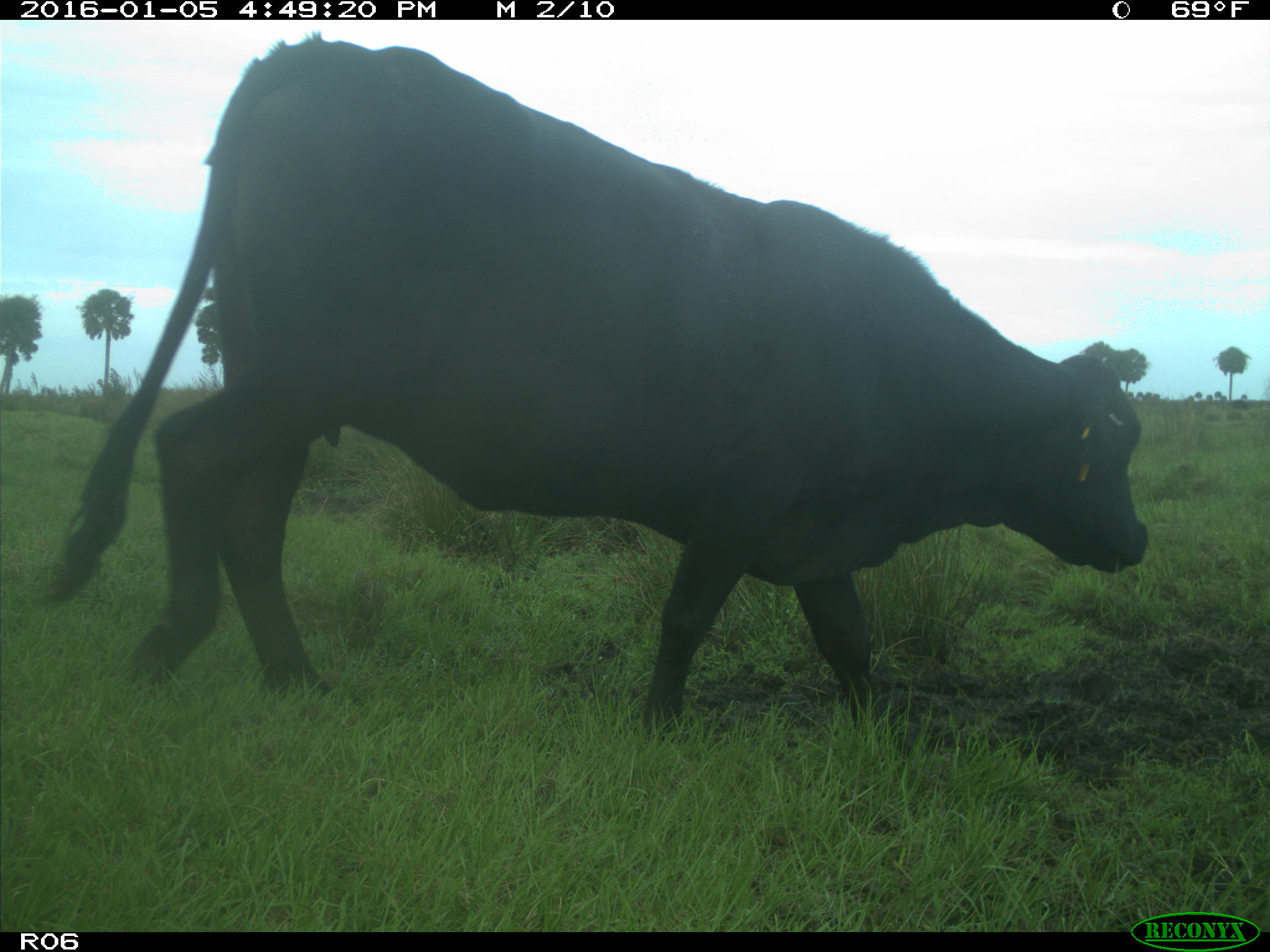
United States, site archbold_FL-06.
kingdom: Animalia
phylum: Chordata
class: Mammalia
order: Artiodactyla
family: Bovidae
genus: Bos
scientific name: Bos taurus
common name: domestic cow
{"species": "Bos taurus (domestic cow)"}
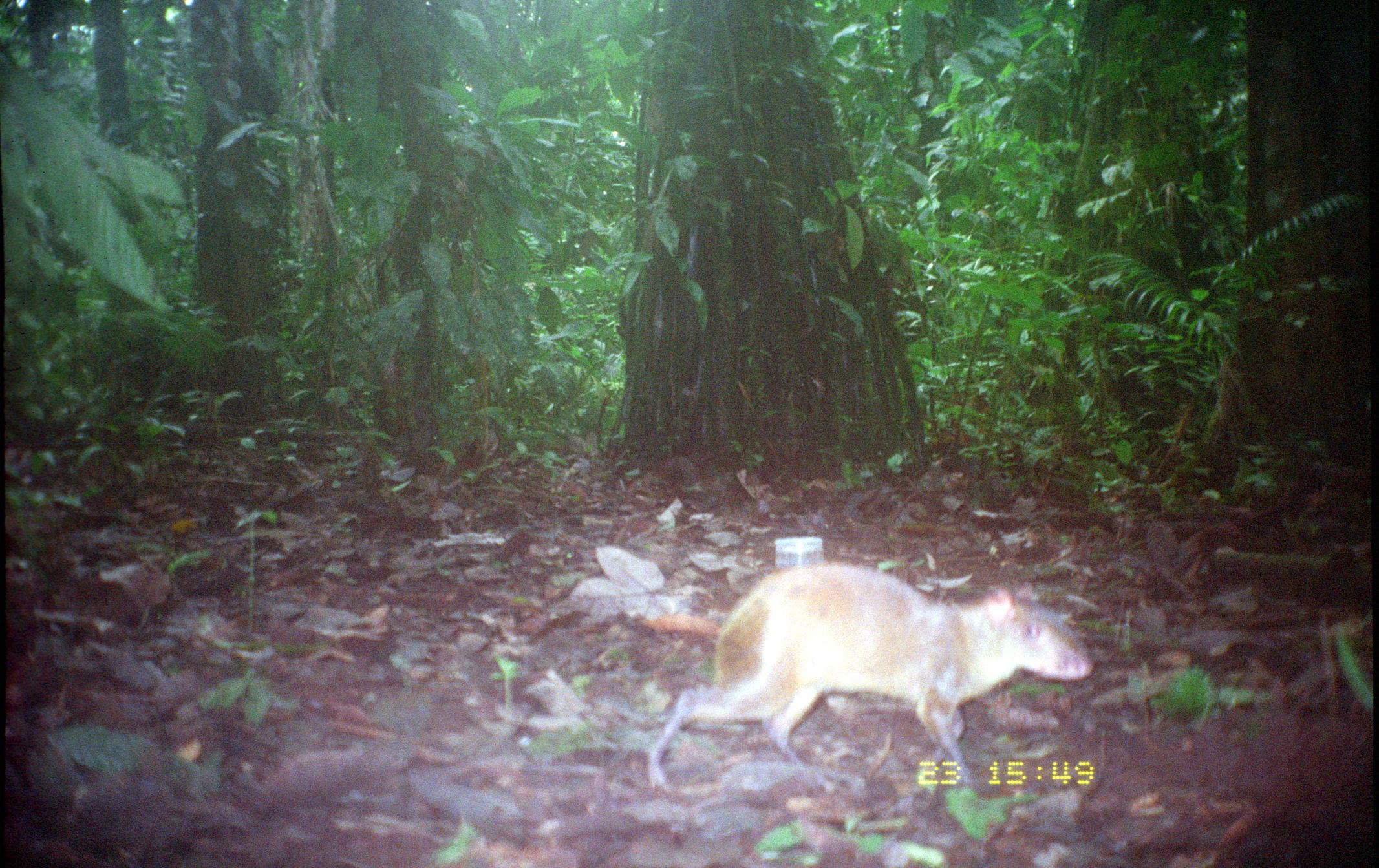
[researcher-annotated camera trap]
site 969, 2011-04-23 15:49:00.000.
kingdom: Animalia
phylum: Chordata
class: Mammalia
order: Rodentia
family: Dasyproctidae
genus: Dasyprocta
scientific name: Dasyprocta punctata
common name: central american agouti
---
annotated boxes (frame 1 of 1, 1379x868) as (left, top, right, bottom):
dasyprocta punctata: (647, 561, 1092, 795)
---
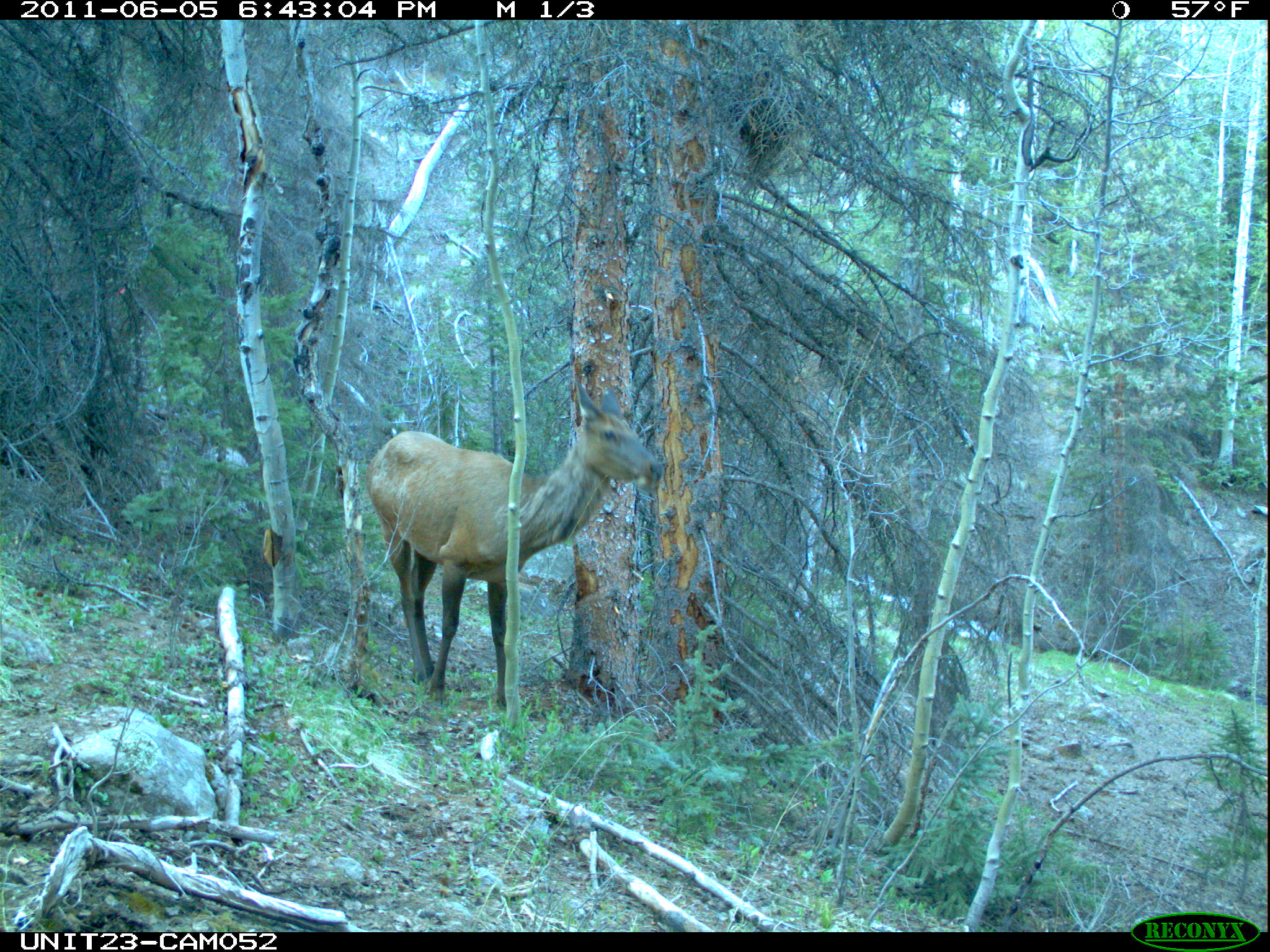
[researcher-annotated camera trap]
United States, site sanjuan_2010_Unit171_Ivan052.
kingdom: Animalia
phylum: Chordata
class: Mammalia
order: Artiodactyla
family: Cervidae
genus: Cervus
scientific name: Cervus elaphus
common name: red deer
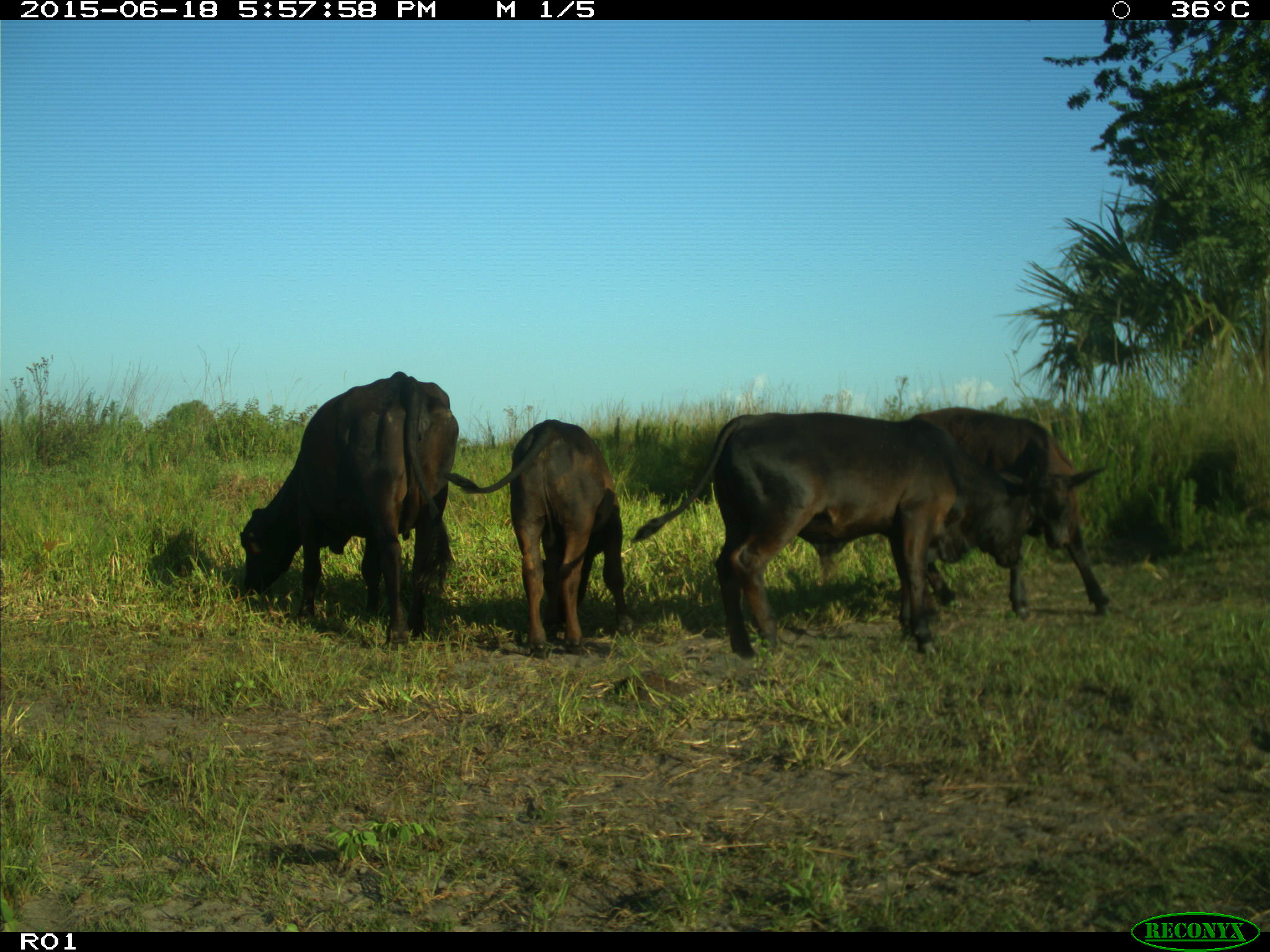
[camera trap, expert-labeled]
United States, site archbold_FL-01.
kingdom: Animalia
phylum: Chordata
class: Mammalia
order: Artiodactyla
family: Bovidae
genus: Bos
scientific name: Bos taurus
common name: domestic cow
---
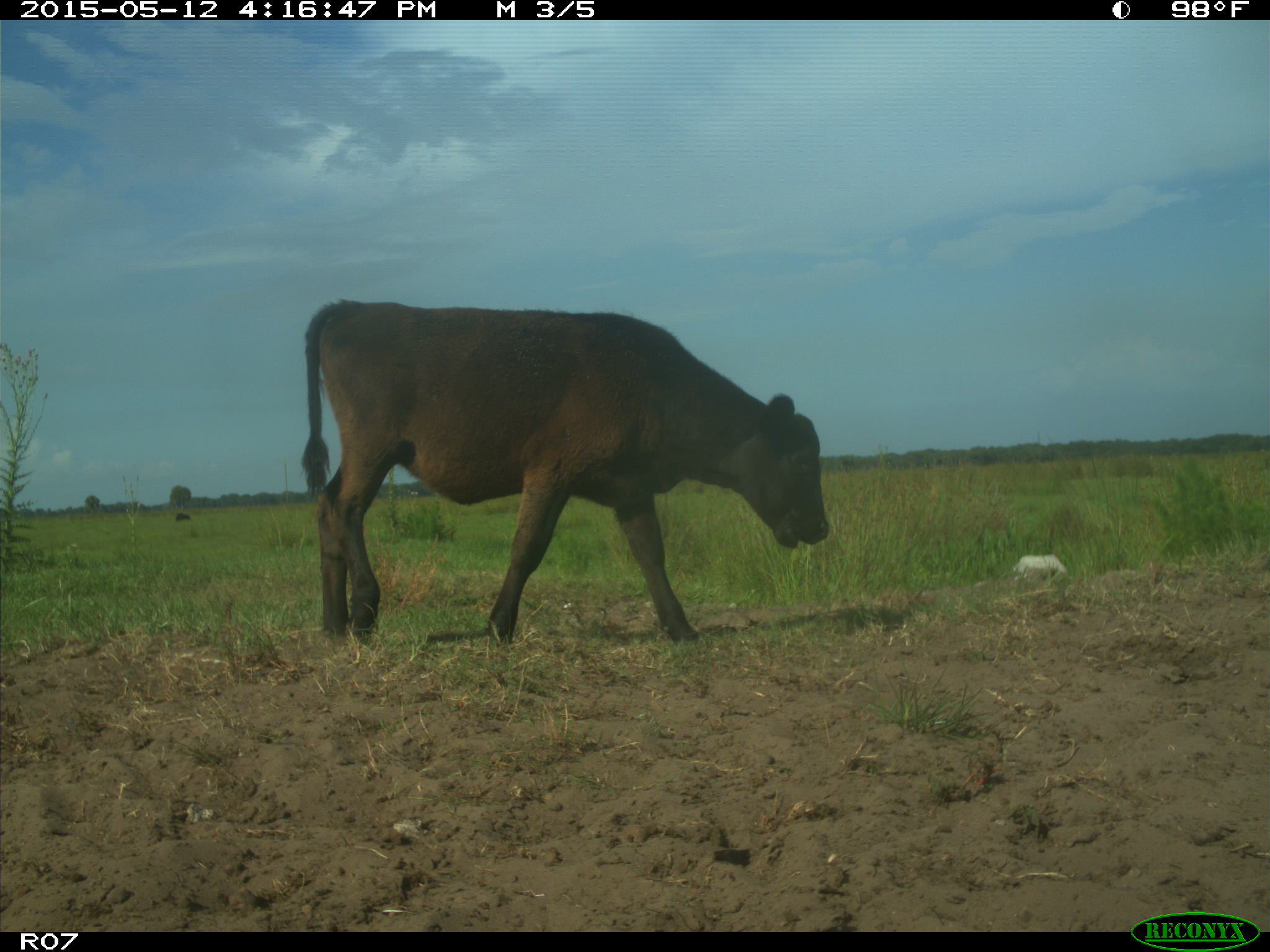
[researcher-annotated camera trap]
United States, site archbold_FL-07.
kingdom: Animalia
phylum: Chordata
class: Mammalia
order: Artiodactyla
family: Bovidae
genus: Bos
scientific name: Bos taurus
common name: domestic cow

ASSIGNED TASK: Please output the lines above beginning at the line with "United States, site archbold_FL-06." and ending after the line with "genus: Dasyprocta", precisely as written and with no pictures.

RESPONSE AREA:
United States, site archbold_FL-06.
kingdom: Animalia
phylum: Chordata
class: Mammalia
order: Artiodactyla
family: Bovidae
genus: Bos
scientific name: Bos taurus
common name: domestic cow
{"species": "Bos taurus (domestic cow)"}
[researcher-annotated camera trap]
site 969, 2011-04-23 15:49:00.000.
kingdom: Animalia
phylum: Chordata
class: Mammalia
order: Rodentia
family: Dasyproctidae
genus: Dasyprocta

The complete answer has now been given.